The findings support caution against the overuse of CT scans and other medical technologies that use radiation. The studies also bolstered the rationale behind controversial new breast-cancer screening guidelines, which pushed back the recommended age for annual mammograms to 50 from 40. Mammograms also use radiation, but in smaller doses.
The CT — short for computerized tomography scan — can detect injuries and tumors. Its use has tripled in the U.S. since the early 1990s to more than 70 million in 2007. Though it has long been known that radiation increases a person’s chance of getting cancer, the exact risk of these scans wasn’t clear.
One of the studies, which examined more than 1,000 adult patients at four hospitals, projected that the dose of radiation received in a single heart scan at age 40 would later result in cancer in 1 in 270 women and 1 in 600 men.
Risks were lower for those who received a head CT scan: 1 in 8,100 women and 1 in 11,080 men would likely develop cancer from the radiation, the study said.
Doses of radiation from the scans varied wildly, according to the study, even within the same procedure at the same hospital.
Some patients got only one-tenth the radiation that others got, according to Rebecca Smith-Bindman, the first author on the study and a professor of radiology and biomedical imaging and epidemiology and biostatistics at the University of California San Francisco.

Instructions
1. Copy the passage on CT scan radiation word for word from "The CT — short" to "scans wasn’t clear.".
2. Continue the passage on CT scan radiation and cancer risk, picking up after its final sentence.
The items after this have no connection to the passage about CT scan radiation.

Information shown
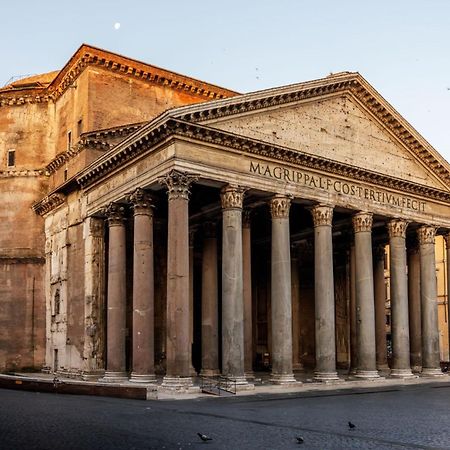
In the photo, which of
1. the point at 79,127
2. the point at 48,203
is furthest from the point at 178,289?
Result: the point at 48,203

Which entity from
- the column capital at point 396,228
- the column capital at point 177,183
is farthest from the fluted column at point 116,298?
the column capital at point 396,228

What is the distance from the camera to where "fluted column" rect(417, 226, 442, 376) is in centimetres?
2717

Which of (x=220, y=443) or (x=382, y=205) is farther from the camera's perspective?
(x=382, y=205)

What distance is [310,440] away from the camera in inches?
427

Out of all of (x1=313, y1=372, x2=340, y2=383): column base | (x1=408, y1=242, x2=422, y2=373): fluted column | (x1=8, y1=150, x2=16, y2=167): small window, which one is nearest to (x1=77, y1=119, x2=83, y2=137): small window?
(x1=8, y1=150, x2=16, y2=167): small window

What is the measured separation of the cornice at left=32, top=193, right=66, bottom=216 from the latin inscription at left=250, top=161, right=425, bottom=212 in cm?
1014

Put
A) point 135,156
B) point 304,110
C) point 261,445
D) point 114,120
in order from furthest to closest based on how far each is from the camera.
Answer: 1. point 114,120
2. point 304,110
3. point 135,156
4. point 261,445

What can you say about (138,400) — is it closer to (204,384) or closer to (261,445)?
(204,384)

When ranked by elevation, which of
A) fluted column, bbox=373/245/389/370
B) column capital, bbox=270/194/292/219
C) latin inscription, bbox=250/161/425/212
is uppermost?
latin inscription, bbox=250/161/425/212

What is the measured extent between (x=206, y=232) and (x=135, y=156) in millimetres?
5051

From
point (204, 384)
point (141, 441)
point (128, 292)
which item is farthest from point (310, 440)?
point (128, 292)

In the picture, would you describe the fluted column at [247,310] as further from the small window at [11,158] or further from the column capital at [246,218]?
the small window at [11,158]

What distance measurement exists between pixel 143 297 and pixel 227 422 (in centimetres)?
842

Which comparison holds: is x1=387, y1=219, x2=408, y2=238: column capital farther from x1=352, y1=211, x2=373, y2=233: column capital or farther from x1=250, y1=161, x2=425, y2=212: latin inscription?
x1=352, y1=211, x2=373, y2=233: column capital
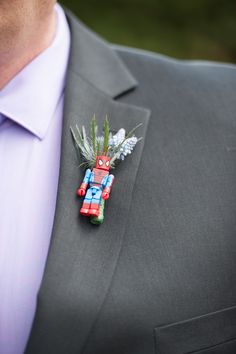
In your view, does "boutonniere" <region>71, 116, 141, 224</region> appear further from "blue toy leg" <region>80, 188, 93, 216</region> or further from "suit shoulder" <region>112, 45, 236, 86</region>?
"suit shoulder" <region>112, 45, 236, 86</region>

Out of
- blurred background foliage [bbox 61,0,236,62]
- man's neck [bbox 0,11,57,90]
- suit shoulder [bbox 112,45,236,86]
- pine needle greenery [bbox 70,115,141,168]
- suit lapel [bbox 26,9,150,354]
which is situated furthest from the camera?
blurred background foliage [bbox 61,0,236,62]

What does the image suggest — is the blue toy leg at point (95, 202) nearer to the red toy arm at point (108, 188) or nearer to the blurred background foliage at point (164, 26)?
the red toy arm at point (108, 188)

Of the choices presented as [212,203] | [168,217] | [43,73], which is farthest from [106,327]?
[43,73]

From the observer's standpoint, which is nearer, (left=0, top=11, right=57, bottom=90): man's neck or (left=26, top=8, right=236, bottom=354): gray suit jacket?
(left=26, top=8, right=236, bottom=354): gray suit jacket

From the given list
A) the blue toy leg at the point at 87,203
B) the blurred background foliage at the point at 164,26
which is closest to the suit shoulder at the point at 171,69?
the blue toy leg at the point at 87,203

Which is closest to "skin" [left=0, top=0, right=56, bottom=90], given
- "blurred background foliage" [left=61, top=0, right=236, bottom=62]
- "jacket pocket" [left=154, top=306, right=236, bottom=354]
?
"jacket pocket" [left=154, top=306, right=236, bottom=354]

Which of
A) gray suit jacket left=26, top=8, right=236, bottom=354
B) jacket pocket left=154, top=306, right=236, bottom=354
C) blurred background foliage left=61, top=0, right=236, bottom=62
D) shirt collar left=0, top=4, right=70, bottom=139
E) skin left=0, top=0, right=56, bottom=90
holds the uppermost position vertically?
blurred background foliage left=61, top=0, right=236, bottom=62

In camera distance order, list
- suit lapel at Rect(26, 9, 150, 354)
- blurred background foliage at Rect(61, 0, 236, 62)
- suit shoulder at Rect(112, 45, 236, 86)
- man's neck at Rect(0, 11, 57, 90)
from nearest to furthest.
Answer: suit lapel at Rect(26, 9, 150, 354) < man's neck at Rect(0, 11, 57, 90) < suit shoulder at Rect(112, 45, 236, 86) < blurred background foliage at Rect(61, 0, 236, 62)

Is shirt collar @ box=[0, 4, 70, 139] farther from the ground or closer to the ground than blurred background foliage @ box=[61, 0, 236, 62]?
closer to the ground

==

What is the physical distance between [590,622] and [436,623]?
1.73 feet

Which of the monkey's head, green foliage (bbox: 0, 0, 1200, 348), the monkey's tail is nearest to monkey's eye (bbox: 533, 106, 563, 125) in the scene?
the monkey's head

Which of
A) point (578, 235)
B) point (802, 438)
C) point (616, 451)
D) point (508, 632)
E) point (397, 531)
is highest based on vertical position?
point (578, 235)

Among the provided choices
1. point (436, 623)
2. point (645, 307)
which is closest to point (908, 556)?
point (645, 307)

* * *

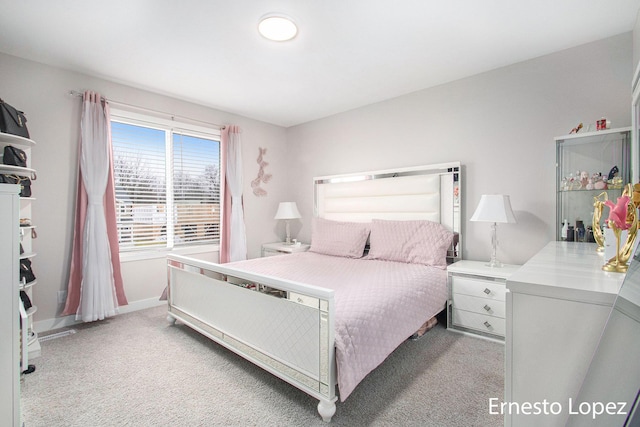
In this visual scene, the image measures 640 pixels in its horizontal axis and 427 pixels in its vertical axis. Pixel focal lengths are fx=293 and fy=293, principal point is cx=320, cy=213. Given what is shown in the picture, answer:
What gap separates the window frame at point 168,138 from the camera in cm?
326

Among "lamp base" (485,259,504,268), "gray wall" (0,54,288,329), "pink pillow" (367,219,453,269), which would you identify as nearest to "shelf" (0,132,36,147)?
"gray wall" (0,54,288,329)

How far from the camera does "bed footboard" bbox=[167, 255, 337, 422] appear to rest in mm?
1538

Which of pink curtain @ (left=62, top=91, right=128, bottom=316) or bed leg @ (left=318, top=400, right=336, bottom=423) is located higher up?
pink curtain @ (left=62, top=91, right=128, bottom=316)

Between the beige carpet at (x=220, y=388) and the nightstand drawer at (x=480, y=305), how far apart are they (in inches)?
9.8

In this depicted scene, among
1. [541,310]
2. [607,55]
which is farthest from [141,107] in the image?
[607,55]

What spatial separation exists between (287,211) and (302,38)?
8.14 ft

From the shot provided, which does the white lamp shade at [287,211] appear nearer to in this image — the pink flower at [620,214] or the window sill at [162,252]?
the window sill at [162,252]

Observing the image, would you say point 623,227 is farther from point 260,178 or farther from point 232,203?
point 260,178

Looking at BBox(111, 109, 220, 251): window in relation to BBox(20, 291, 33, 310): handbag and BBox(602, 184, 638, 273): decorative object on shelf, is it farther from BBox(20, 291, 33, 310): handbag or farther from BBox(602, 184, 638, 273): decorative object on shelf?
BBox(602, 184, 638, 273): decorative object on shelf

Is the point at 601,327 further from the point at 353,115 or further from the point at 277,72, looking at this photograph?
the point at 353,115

Answers in order
1.
The CT — short for computerized tomography scan — can detect injuries and tumors. Its use has tripled in the U.S. since the early 1990s to more than 70 million in 2007. Though it has long been known that radiation increases a person’s chance of getting cancer, the exact risk of these scans wasn’t clear.

2.
The findings raise questions about why radiation doses differ, and whether the variation is acceptable. “These are doses we should be concerned about,” said Dr. Smith-Bindman. “They don’t have to be this high.”
The variation in radiation exposure for any particular CT procedure is likely due to such factors as a lack of standardized settings, and differences in how the radiologists and technologists use the technology for different patients, according to Dr. Smith-Bindman.
A radiation dose that is too low, for example, could yield a picture that isn’t clear enough to reveal abnormalities.
The second study analyzed data from several databases and estimated that 29,000 future cancers could be related to CT scans received in 2007, with the greatest number of cancers projected in the abdomen and pelvis.
The cancer risk was greatest for young patients, this study found. For instance, a female who received an abdominal scan at age 3 had a 1 in 500 chance of developing cancer because of the radiation from that scan. That figure dropped to 1 in 1,000 by age 30, and 1 in 3,333 at age 70.
Overuse of radiation-based tests is a concern when they are performed to diagnose patients who have a known abnormality. But the concern is even greater when they are performed for screening purposes, said Amy Berrington, an investigator at the National Cancer Institute and an author on both papers. “You’re exposing a lot of healthy people” to radiation,” she said.
The doses of radiation received from mammograms are much smaller than from CT scans, yet the small cancer risk should be weighed when deciding whether to undergo routine breast-cancer screening, Dr. Berrington said.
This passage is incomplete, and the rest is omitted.